For a fat person, exercise is a 'weight-loss' thing to do; you walk into a gym and they bloody tell you how much weight you need to lose and how. As a child, I would play cricket; I enrolled myself in tennis classes; I enjoyed throwball; I sucked at kho-kho but played it nonetheless. As a child I loved dance class; I loved theatre. Somehow, in one way or the other, society found it necessary to inform me that fat people don't do these things; that fat actresses can't be 'heroines', that I should stick to recitation for Teachers' Day celebrations (dancing isn't my thing; despite the fairly awesome scores I got in my practical dance examination and all that) and that sports are for winning and fat people aren't fast enough or good enough to win, so bye-bye. And as a child, I didn't know better than to believe those who told me these things were out of my reach - my slim peers, my teachers (yeah, one used me as an example of  'something you'd weigh in tonnes'). Now I look back and feel stupid about letting myself be defined by selfish, oppressive gits, but it is hard to unlearn things you've spent a good part of your life internalising. I was told I could not possibly be sexually attractive; years after these comments, I still can't be physically intimate with anyone because I'm fucking scared they will find me repulsive, and leave.

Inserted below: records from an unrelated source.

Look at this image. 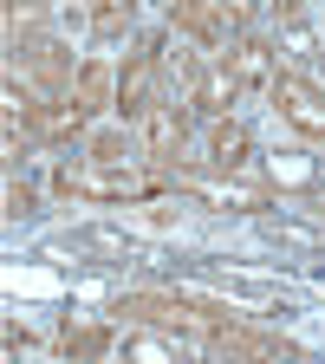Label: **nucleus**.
<instances>
[{
	"label": "nucleus",
	"instance_id": "nucleus-1",
	"mask_svg": "<svg viewBox=\"0 0 325 364\" xmlns=\"http://www.w3.org/2000/svg\"><path fill=\"white\" fill-rule=\"evenodd\" d=\"M196 306H202V318H208V332H202L208 351H221V358H299V345H293L287 332H260V326H247V318L221 312L215 299H196Z\"/></svg>",
	"mask_w": 325,
	"mask_h": 364
},
{
	"label": "nucleus",
	"instance_id": "nucleus-2",
	"mask_svg": "<svg viewBox=\"0 0 325 364\" xmlns=\"http://www.w3.org/2000/svg\"><path fill=\"white\" fill-rule=\"evenodd\" d=\"M163 182L144 176V169H130V163H65L59 169V196H98V202H144L156 196Z\"/></svg>",
	"mask_w": 325,
	"mask_h": 364
},
{
	"label": "nucleus",
	"instance_id": "nucleus-3",
	"mask_svg": "<svg viewBox=\"0 0 325 364\" xmlns=\"http://www.w3.org/2000/svg\"><path fill=\"white\" fill-rule=\"evenodd\" d=\"M156 105H163V46L144 39V46L124 59V72H117V117L144 124Z\"/></svg>",
	"mask_w": 325,
	"mask_h": 364
},
{
	"label": "nucleus",
	"instance_id": "nucleus-4",
	"mask_svg": "<svg viewBox=\"0 0 325 364\" xmlns=\"http://www.w3.org/2000/svg\"><path fill=\"white\" fill-rule=\"evenodd\" d=\"M111 312L130 318V326H156V332H169V338H202V332H208L202 306H196V299H169V293H124Z\"/></svg>",
	"mask_w": 325,
	"mask_h": 364
},
{
	"label": "nucleus",
	"instance_id": "nucleus-5",
	"mask_svg": "<svg viewBox=\"0 0 325 364\" xmlns=\"http://www.w3.org/2000/svg\"><path fill=\"white\" fill-rule=\"evenodd\" d=\"M14 59H20V72L33 78V91L39 98H72V53L53 39V33H20V46H14Z\"/></svg>",
	"mask_w": 325,
	"mask_h": 364
},
{
	"label": "nucleus",
	"instance_id": "nucleus-6",
	"mask_svg": "<svg viewBox=\"0 0 325 364\" xmlns=\"http://www.w3.org/2000/svg\"><path fill=\"white\" fill-rule=\"evenodd\" d=\"M189 196H196L202 208H221V215H260V208H273L267 182H260V176H247V169H215V176H196V182H189Z\"/></svg>",
	"mask_w": 325,
	"mask_h": 364
},
{
	"label": "nucleus",
	"instance_id": "nucleus-7",
	"mask_svg": "<svg viewBox=\"0 0 325 364\" xmlns=\"http://www.w3.org/2000/svg\"><path fill=\"white\" fill-rule=\"evenodd\" d=\"M267 98H273V111H280V117L306 136V144H325V91H319L312 78H299V72H273Z\"/></svg>",
	"mask_w": 325,
	"mask_h": 364
},
{
	"label": "nucleus",
	"instance_id": "nucleus-8",
	"mask_svg": "<svg viewBox=\"0 0 325 364\" xmlns=\"http://www.w3.org/2000/svg\"><path fill=\"white\" fill-rule=\"evenodd\" d=\"M169 33L176 39H196L202 53H215V46H228V14H221V0H169Z\"/></svg>",
	"mask_w": 325,
	"mask_h": 364
},
{
	"label": "nucleus",
	"instance_id": "nucleus-9",
	"mask_svg": "<svg viewBox=\"0 0 325 364\" xmlns=\"http://www.w3.org/2000/svg\"><path fill=\"white\" fill-rule=\"evenodd\" d=\"M254 228H260V241L287 247V254H325V221H306V215H287V208H260Z\"/></svg>",
	"mask_w": 325,
	"mask_h": 364
},
{
	"label": "nucleus",
	"instance_id": "nucleus-10",
	"mask_svg": "<svg viewBox=\"0 0 325 364\" xmlns=\"http://www.w3.org/2000/svg\"><path fill=\"white\" fill-rule=\"evenodd\" d=\"M137 144H144L150 163H176L182 144H189V111H176V105H156L144 124H137Z\"/></svg>",
	"mask_w": 325,
	"mask_h": 364
},
{
	"label": "nucleus",
	"instance_id": "nucleus-11",
	"mask_svg": "<svg viewBox=\"0 0 325 364\" xmlns=\"http://www.w3.org/2000/svg\"><path fill=\"white\" fill-rule=\"evenodd\" d=\"M273 53H280V46H273V39H260V33H241L235 46H228V72H235V85L241 91H267L273 85Z\"/></svg>",
	"mask_w": 325,
	"mask_h": 364
},
{
	"label": "nucleus",
	"instance_id": "nucleus-12",
	"mask_svg": "<svg viewBox=\"0 0 325 364\" xmlns=\"http://www.w3.org/2000/svg\"><path fill=\"white\" fill-rule=\"evenodd\" d=\"M72 260H85V254H98V267H111V260H137L144 254V241H130V235H117V228H72V235L59 241Z\"/></svg>",
	"mask_w": 325,
	"mask_h": 364
},
{
	"label": "nucleus",
	"instance_id": "nucleus-13",
	"mask_svg": "<svg viewBox=\"0 0 325 364\" xmlns=\"http://www.w3.org/2000/svg\"><path fill=\"white\" fill-rule=\"evenodd\" d=\"M241 98V85H235V72H228V59H208L202 72H196V85H189V105L202 111V117H228V105Z\"/></svg>",
	"mask_w": 325,
	"mask_h": 364
},
{
	"label": "nucleus",
	"instance_id": "nucleus-14",
	"mask_svg": "<svg viewBox=\"0 0 325 364\" xmlns=\"http://www.w3.org/2000/svg\"><path fill=\"white\" fill-rule=\"evenodd\" d=\"M72 98L98 117V111H117V65L111 59H85L78 78H72Z\"/></svg>",
	"mask_w": 325,
	"mask_h": 364
},
{
	"label": "nucleus",
	"instance_id": "nucleus-15",
	"mask_svg": "<svg viewBox=\"0 0 325 364\" xmlns=\"http://www.w3.org/2000/svg\"><path fill=\"white\" fill-rule=\"evenodd\" d=\"M254 136H247V124L241 117H215V130H208V169H247L254 156Z\"/></svg>",
	"mask_w": 325,
	"mask_h": 364
},
{
	"label": "nucleus",
	"instance_id": "nucleus-16",
	"mask_svg": "<svg viewBox=\"0 0 325 364\" xmlns=\"http://www.w3.org/2000/svg\"><path fill=\"white\" fill-rule=\"evenodd\" d=\"M59 345H65V358H105V351H117L124 338H117L111 326H65Z\"/></svg>",
	"mask_w": 325,
	"mask_h": 364
},
{
	"label": "nucleus",
	"instance_id": "nucleus-17",
	"mask_svg": "<svg viewBox=\"0 0 325 364\" xmlns=\"http://www.w3.org/2000/svg\"><path fill=\"white\" fill-rule=\"evenodd\" d=\"M280 53L287 59H319V33L306 20H280Z\"/></svg>",
	"mask_w": 325,
	"mask_h": 364
},
{
	"label": "nucleus",
	"instance_id": "nucleus-18",
	"mask_svg": "<svg viewBox=\"0 0 325 364\" xmlns=\"http://www.w3.org/2000/svg\"><path fill=\"white\" fill-rule=\"evenodd\" d=\"M130 14H137V0H91V33H117V26H130Z\"/></svg>",
	"mask_w": 325,
	"mask_h": 364
},
{
	"label": "nucleus",
	"instance_id": "nucleus-19",
	"mask_svg": "<svg viewBox=\"0 0 325 364\" xmlns=\"http://www.w3.org/2000/svg\"><path fill=\"white\" fill-rule=\"evenodd\" d=\"M85 163H130V144H124V130H98L85 144Z\"/></svg>",
	"mask_w": 325,
	"mask_h": 364
},
{
	"label": "nucleus",
	"instance_id": "nucleus-20",
	"mask_svg": "<svg viewBox=\"0 0 325 364\" xmlns=\"http://www.w3.org/2000/svg\"><path fill=\"white\" fill-rule=\"evenodd\" d=\"M221 14H228V26L241 33V26H247V20L260 14V0H221Z\"/></svg>",
	"mask_w": 325,
	"mask_h": 364
},
{
	"label": "nucleus",
	"instance_id": "nucleus-21",
	"mask_svg": "<svg viewBox=\"0 0 325 364\" xmlns=\"http://www.w3.org/2000/svg\"><path fill=\"white\" fill-rule=\"evenodd\" d=\"M33 208V189H26V182H7V215H26Z\"/></svg>",
	"mask_w": 325,
	"mask_h": 364
},
{
	"label": "nucleus",
	"instance_id": "nucleus-22",
	"mask_svg": "<svg viewBox=\"0 0 325 364\" xmlns=\"http://www.w3.org/2000/svg\"><path fill=\"white\" fill-rule=\"evenodd\" d=\"M319 221H325V202H319Z\"/></svg>",
	"mask_w": 325,
	"mask_h": 364
}]
</instances>
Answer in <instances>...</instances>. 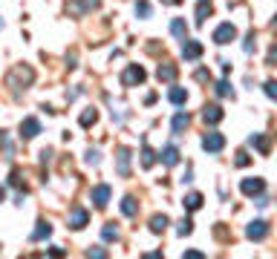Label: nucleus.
I'll return each mask as SVG.
<instances>
[{
	"label": "nucleus",
	"mask_w": 277,
	"mask_h": 259,
	"mask_svg": "<svg viewBox=\"0 0 277 259\" xmlns=\"http://www.w3.org/2000/svg\"><path fill=\"white\" fill-rule=\"evenodd\" d=\"M32 81H35V72L29 69V66H15V69L9 72V78H6V84H9L12 90H20V87L26 90V87L32 84Z\"/></svg>",
	"instance_id": "nucleus-1"
},
{
	"label": "nucleus",
	"mask_w": 277,
	"mask_h": 259,
	"mask_svg": "<svg viewBox=\"0 0 277 259\" xmlns=\"http://www.w3.org/2000/svg\"><path fill=\"white\" fill-rule=\"evenodd\" d=\"M142 81H144V69L139 63H130V66L121 72V84H125V87H139Z\"/></svg>",
	"instance_id": "nucleus-2"
},
{
	"label": "nucleus",
	"mask_w": 277,
	"mask_h": 259,
	"mask_svg": "<svg viewBox=\"0 0 277 259\" xmlns=\"http://www.w3.org/2000/svg\"><path fill=\"white\" fill-rule=\"evenodd\" d=\"M89 9H99V0H70L67 3V12H70L72 18H81Z\"/></svg>",
	"instance_id": "nucleus-3"
},
{
	"label": "nucleus",
	"mask_w": 277,
	"mask_h": 259,
	"mask_svg": "<svg viewBox=\"0 0 277 259\" xmlns=\"http://www.w3.org/2000/svg\"><path fill=\"white\" fill-rule=\"evenodd\" d=\"M234 38H237V26L234 23H223V26L214 29V44H220V46L231 44Z\"/></svg>",
	"instance_id": "nucleus-4"
},
{
	"label": "nucleus",
	"mask_w": 277,
	"mask_h": 259,
	"mask_svg": "<svg viewBox=\"0 0 277 259\" xmlns=\"http://www.w3.org/2000/svg\"><path fill=\"white\" fill-rule=\"evenodd\" d=\"M245 236H249V239H266L268 236V222L266 219H257V222H251L249 228H245Z\"/></svg>",
	"instance_id": "nucleus-5"
},
{
	"label": "nucleus",
	"mask_w": 277,
	"mask_h": 259,
	"mask_svg": "<svg viewBox=\"0 0 277 259\" xmlns=\"http://www.w3.org/2000/svg\"><path fill=\"white\" fill-rule=\"evenodd\" d=\"M240 190L245 193V196H257V193L266 190V181H263V179H242Z\"/></svg>",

So, one by one, I stopped doing all of the physical exercise I enjoyed doing. As a rebellious adolescent, I let myself go--ate all the fatty food I could lay my hands on, dressed in baggy clothes, stopped exercising--in order to stick a finger up at society. Then the same god-damned society came back to me and said, "Sorry bro, you're fat, you need to exercise." Well, yeah, that is what I was doing, isn't it? Instead, now, I must 'work out' because it will make me 'feel good' in gyms or in my house watching youtube videos, with the sole objective of losing weight being healthy. There are some who go at it with maniacal persistence. I do not have that sort of tenacity, because I do not care as much. But what I find really saddening is that I was exercising, I was healthy, and I was doing things I enjoyed. And now I am struggling with myself, in order to get my lazy butt up to go for walks and do a crunch or two. I wonder at the hypocrisy of it all.

PS: For those who write back, if anybody writes back, saying "but you can play tennis, dance blah blah blah again" yes, I am aware; just being able to do it despite years of conditioning telling you otherwise isn't really cake-walk. It is doubting myself, all the time; it is feeling like a repulsive being because of the tyres and the stretch marks; it's wondering whether it's worth it, just to hear those comments again. This isn't to make myself out to be some sort of victim or anything, it's merely to point out that the 'self-help' rhetoric sounds like synchronised farting sometimes.

PPS: I don't know whether people ordinarily face up with this, so maybe the use of the term 'society' is unfair. Possibly I was stuck with an especially despicable sample.

PPPS: It's all a capitalist conspiracy, really; make no clothes that fit the fat folk (or call it the Plus size and charge them double the price), shame them into going to the gym (guaranteed weight loss) and laugh all the way to the bank.